Natural gas is on pace to overtake coal as the most popular fuel for electricity generation, another sign of coal’s struggles.
The U.S. Energy Information Administration believes natural gas will provide 33% of generation in 2016, while coal’s share will likely fall to 32%. That would be the first time that natural gas beats coal on an annual basis. The EIA says natural gas and coal each contributed one-third of all electricity generation in 2015.
Coal accounted for half of all U.S. electricity generation between 2000 and 2008. But coal use has declined sharply over the last decade, as the U.S. fracking boom flooded the market with cheap natural gas. As a result, coal companies have come under intense pressure, and the Obama administration’s efforts to implement new regulations on coal-fired power plants have created even more uncertainty for the industry. Some coal plants have shifted generation to natural gas in response.

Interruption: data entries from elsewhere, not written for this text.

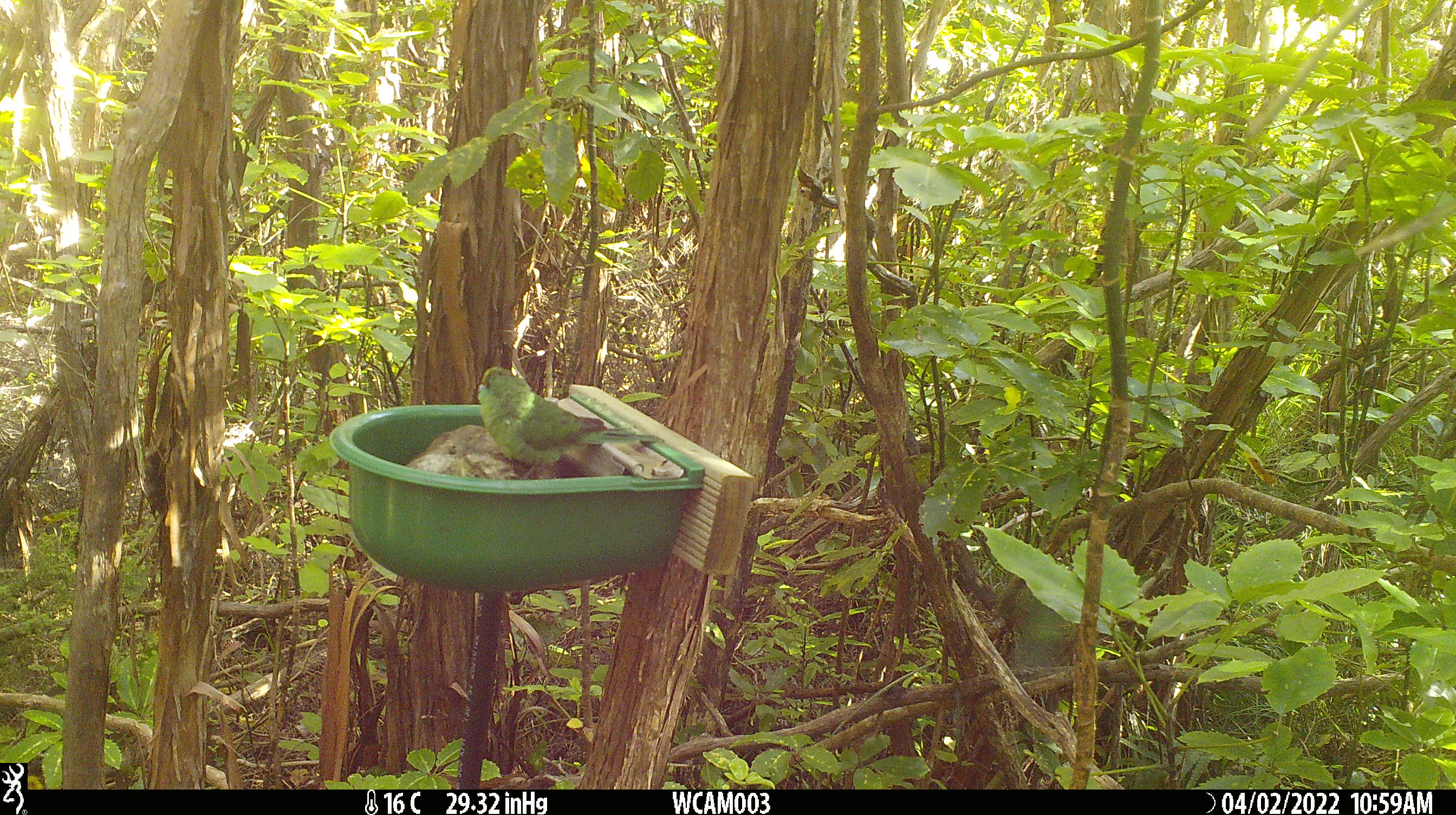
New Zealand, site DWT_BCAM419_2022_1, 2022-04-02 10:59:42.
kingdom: Animalia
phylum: Chordata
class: Aves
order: Psittaciformes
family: Psittaculidae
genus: Cyanoramphus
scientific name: Cyanoramphus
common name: parakeet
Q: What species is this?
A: Parakeet (Cyanoramphus).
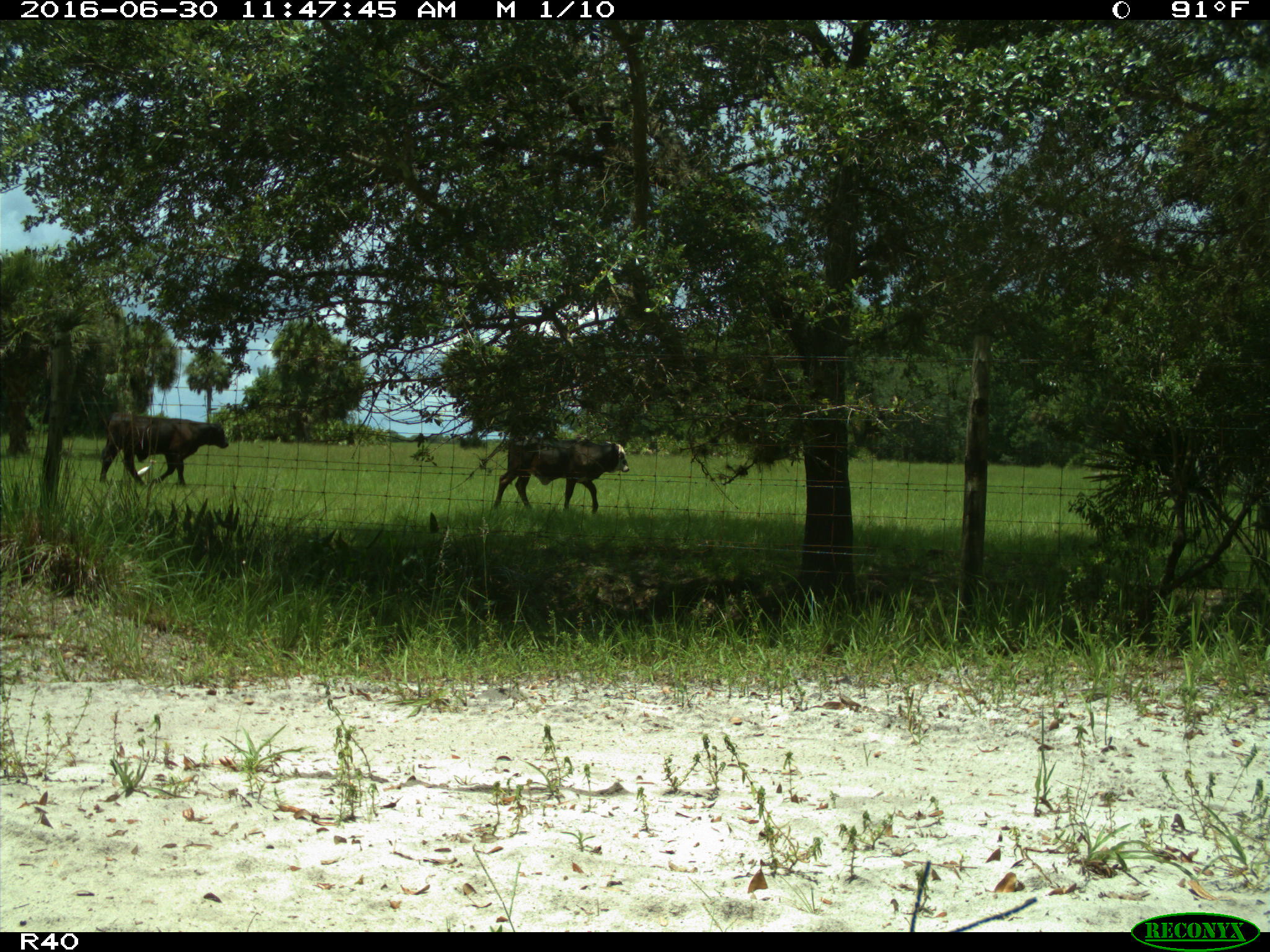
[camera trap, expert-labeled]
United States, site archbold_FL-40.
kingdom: Animalia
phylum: Chordata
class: Mammalia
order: Artiodactyla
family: Bovidae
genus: Bos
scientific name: Bos taurus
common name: domestic cow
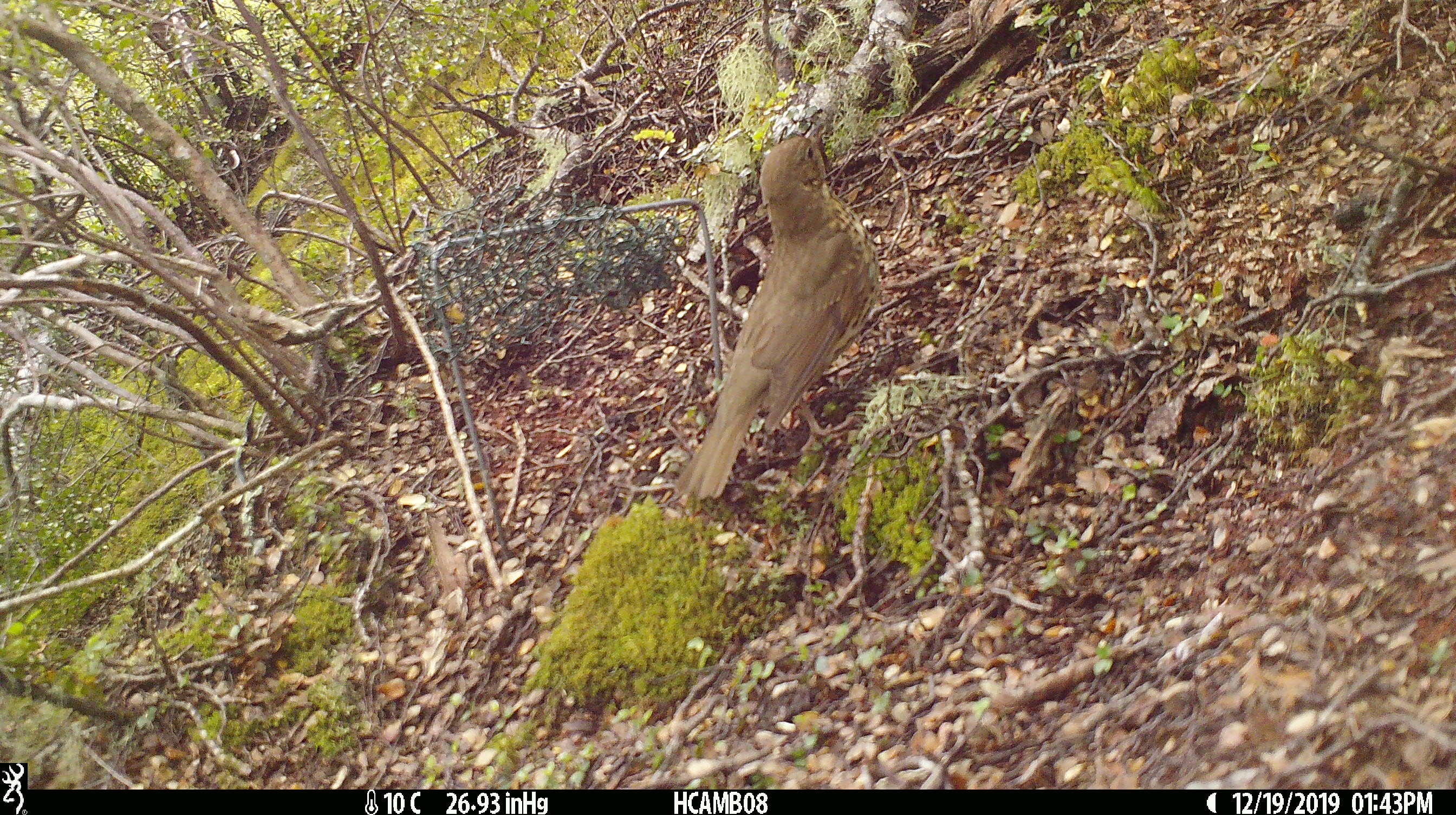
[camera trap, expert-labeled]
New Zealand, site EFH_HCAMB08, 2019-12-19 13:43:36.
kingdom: Animalia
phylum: Chordata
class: Aves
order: Passeriformes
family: Turdidae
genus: Turdus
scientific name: Turdus philomelos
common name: song thrush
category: thrush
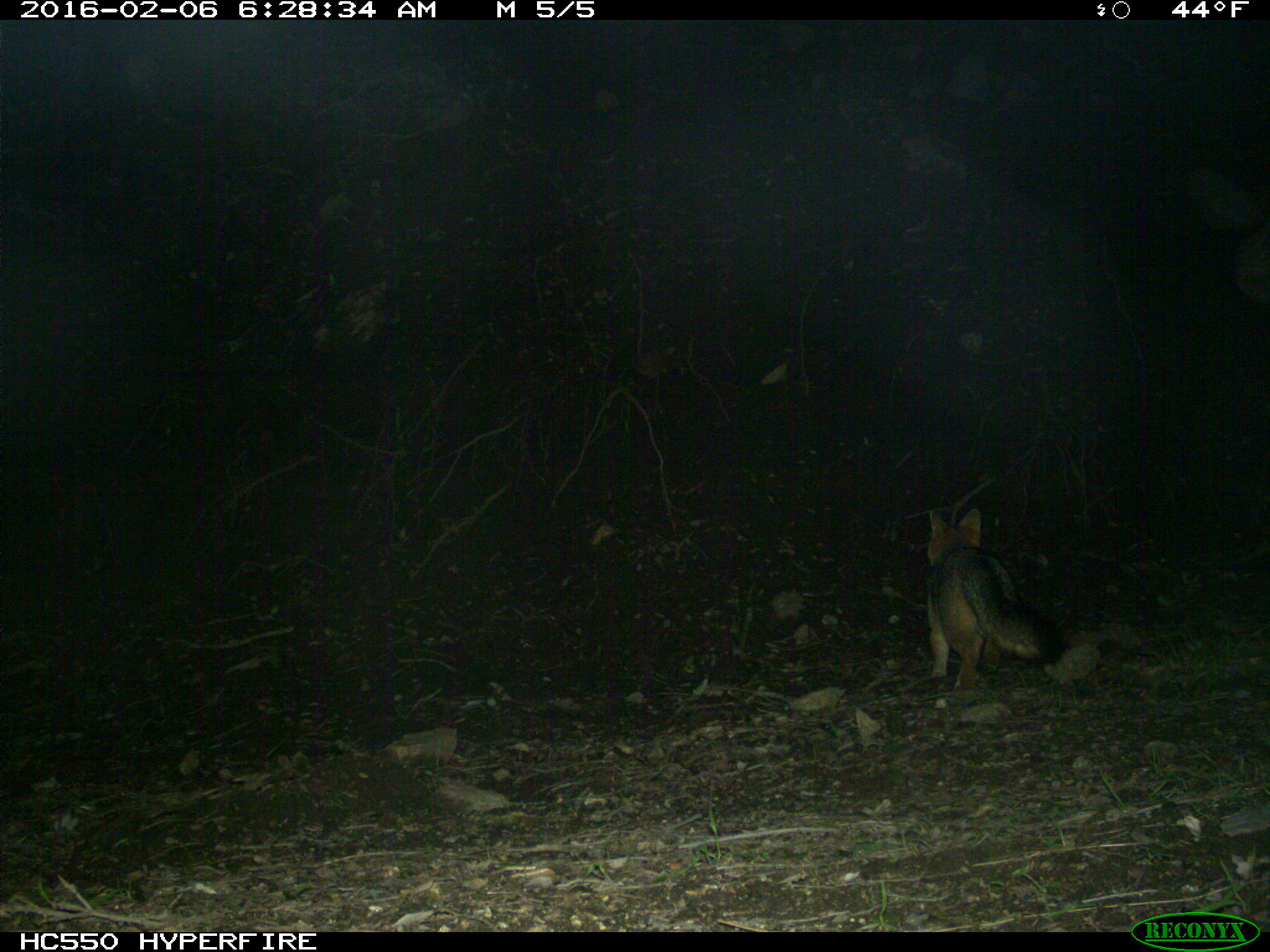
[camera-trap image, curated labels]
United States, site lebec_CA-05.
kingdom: Animalia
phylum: Chordata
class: Mammalia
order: Carnivora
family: Canidae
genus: Urocyon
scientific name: Urocyon cinereoargenteus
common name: gray fox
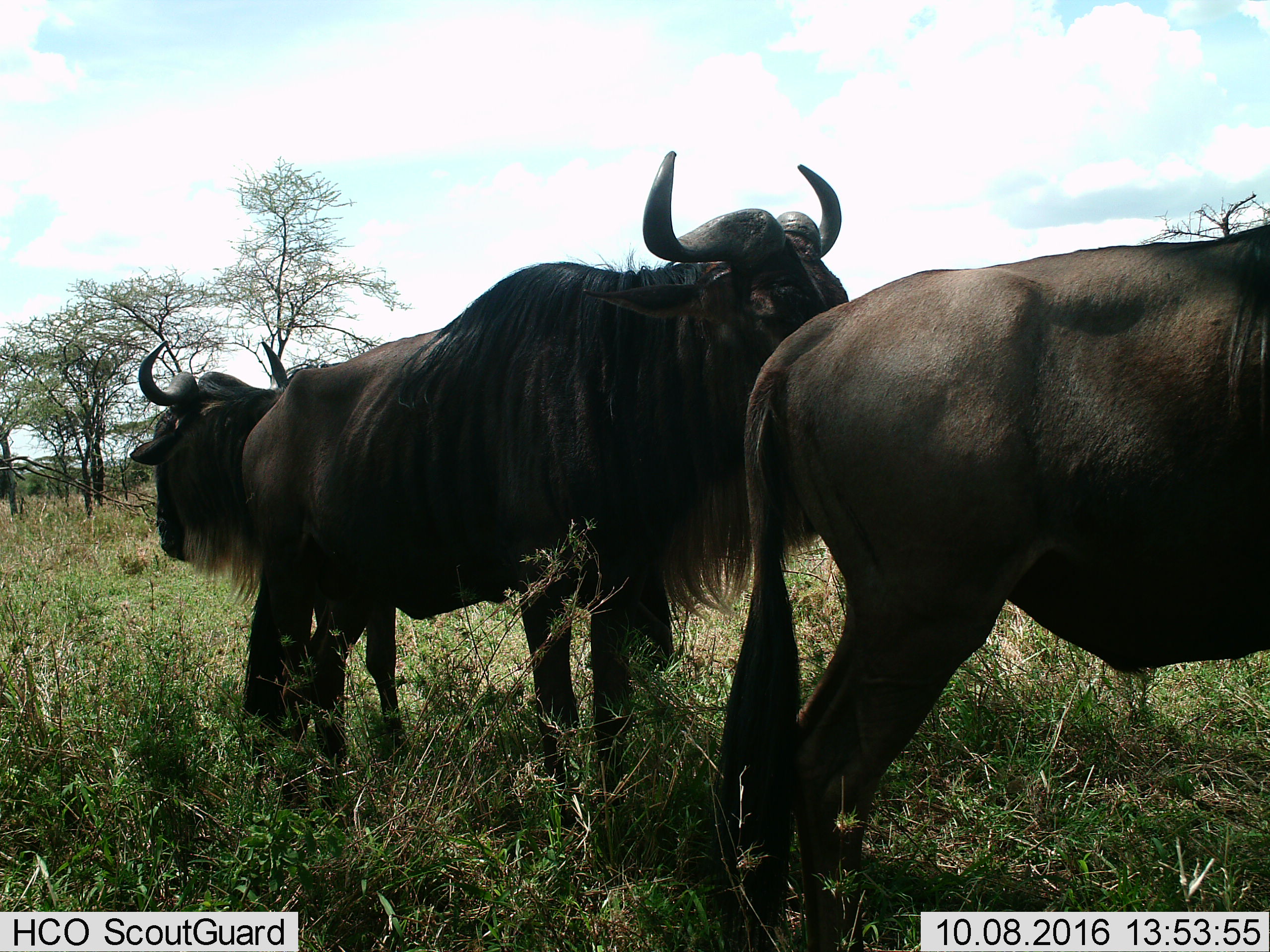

Peabody Energy (NYSE:BTU), the largest coal miner in the U.S., said this week it doesn’t expect to meet certain financial obligations by March 31, warning that bankruptcy could be the next step. Peabody, which has reported annual losses four years running, noted that “sustained depressed” prices have hurt its bottom line.
Patriot Coal, a spinoff of Peabody, went through bankruptcy last year. Alpha Natural Resources, another major coal miner, filed for Chapter 11 bankruptcy protection in August 2015.
Renewable power sources have increased their share of the electricity market, too. EIA estimates show non-hydroelectric generation, including wind and solar power, will be responsible for 8% for this year’s domestic electricity supply.
Hydroelectric power will have a 6% share, while nuclear power will remain fairly level year-over-year at 19%.